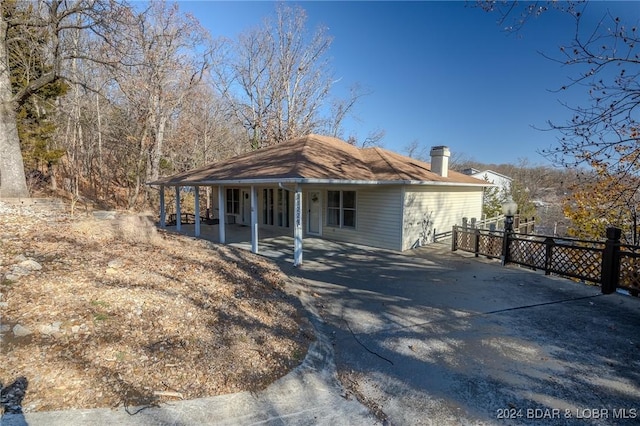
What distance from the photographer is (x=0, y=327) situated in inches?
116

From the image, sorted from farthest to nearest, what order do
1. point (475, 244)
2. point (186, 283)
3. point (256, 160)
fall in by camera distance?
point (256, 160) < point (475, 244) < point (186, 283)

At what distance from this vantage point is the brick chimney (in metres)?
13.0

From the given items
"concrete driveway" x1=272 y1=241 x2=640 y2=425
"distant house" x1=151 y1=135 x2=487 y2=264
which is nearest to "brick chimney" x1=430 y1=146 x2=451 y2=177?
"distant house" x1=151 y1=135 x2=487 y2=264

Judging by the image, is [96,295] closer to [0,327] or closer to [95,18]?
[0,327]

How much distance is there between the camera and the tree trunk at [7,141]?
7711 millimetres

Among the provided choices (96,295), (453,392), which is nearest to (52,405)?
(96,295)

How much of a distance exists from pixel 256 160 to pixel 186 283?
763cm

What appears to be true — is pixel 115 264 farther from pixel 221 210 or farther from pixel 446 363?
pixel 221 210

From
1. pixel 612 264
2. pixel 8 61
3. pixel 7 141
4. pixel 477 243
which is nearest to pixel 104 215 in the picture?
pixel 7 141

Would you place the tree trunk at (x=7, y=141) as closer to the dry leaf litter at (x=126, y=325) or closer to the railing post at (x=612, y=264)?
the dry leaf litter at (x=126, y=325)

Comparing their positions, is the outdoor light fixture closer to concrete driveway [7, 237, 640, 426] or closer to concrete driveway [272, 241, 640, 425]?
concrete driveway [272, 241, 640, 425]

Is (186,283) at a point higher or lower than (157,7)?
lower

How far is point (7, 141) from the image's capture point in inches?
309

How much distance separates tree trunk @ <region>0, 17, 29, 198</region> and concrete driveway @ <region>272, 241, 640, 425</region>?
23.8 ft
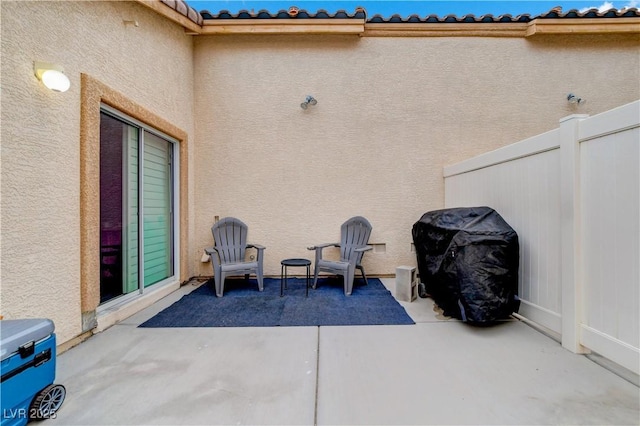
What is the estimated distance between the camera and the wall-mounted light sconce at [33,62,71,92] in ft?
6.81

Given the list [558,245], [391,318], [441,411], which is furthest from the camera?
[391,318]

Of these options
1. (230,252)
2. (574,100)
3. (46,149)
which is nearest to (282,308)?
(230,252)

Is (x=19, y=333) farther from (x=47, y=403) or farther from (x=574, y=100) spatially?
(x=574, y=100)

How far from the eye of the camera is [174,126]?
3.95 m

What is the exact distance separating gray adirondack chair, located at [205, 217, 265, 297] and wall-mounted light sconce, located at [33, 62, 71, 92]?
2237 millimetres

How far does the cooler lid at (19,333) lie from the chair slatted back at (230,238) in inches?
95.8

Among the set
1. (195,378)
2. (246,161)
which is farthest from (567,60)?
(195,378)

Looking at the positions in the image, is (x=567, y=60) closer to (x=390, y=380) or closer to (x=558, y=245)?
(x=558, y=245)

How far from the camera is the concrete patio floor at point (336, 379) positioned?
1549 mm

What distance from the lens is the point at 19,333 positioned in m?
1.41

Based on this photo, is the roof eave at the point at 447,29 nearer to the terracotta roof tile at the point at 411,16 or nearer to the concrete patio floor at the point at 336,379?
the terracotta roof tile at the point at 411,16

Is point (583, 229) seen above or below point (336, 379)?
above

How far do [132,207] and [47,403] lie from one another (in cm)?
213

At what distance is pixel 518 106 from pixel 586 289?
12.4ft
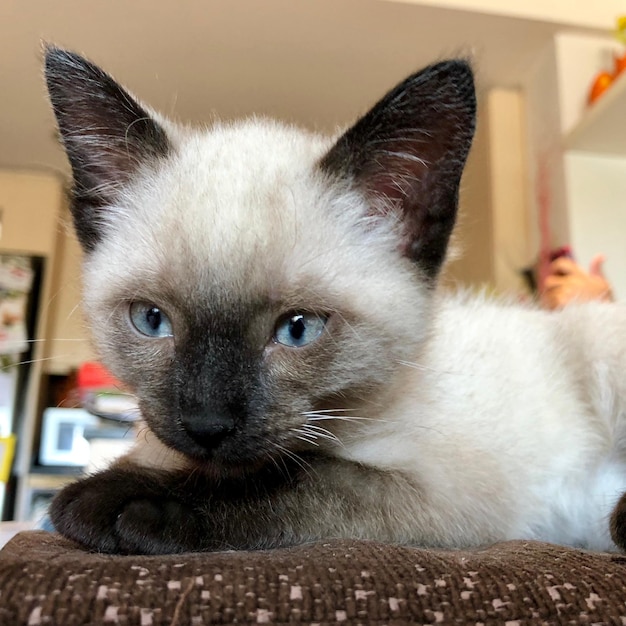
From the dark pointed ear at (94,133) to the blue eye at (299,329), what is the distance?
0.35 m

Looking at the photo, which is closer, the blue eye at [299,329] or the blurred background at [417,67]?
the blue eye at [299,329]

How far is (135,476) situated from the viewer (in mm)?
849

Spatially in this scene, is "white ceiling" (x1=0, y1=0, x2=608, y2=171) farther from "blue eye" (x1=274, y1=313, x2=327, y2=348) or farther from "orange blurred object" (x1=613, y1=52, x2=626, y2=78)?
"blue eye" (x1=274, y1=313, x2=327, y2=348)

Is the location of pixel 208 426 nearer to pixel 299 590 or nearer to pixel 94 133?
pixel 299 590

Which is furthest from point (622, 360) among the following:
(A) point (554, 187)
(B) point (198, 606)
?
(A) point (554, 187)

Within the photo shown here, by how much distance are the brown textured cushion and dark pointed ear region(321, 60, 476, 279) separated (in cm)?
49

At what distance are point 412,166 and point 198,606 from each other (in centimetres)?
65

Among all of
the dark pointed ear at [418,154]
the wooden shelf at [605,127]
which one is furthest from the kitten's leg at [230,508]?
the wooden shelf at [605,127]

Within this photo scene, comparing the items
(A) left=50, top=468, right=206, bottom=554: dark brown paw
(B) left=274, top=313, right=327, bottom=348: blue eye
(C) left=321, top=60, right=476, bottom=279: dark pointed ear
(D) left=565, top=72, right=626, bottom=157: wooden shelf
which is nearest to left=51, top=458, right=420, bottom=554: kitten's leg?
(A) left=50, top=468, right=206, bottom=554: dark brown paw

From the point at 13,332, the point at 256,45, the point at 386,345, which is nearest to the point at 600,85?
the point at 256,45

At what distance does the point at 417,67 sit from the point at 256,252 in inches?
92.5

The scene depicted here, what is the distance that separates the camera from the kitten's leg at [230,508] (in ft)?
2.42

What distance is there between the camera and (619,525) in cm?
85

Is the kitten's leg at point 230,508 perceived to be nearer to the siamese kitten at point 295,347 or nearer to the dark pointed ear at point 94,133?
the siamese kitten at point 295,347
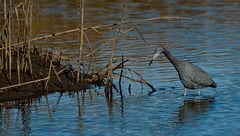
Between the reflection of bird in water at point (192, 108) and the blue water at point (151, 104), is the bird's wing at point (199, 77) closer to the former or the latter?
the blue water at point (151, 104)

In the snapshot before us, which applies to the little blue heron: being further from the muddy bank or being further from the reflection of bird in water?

========

Do this
Reproduce the material from the line containing "Is the kitten's" through the end, inclusive, swapping "muddy bank" for "silty shoreline" and changing nothing else. Omit the pictures.

Correct answer
Is the kitten's leg at point 230,508 perceived to be nearer to the siamese kitten at point 295,347 or nearer to the dark pointed ear at point 94,133?
the siamese kitten at point 295,347
Between the reflection of bird in water at point (192, 108) and the blue water at point (151, 104), is the bird's wing at point (199, 77) closer to the former or the latter?
the blue water at point (151, 104)

In the snapshot before us, which applies to the little blue heron: being further from the silty shoreline or being further from the reflection of bird in water?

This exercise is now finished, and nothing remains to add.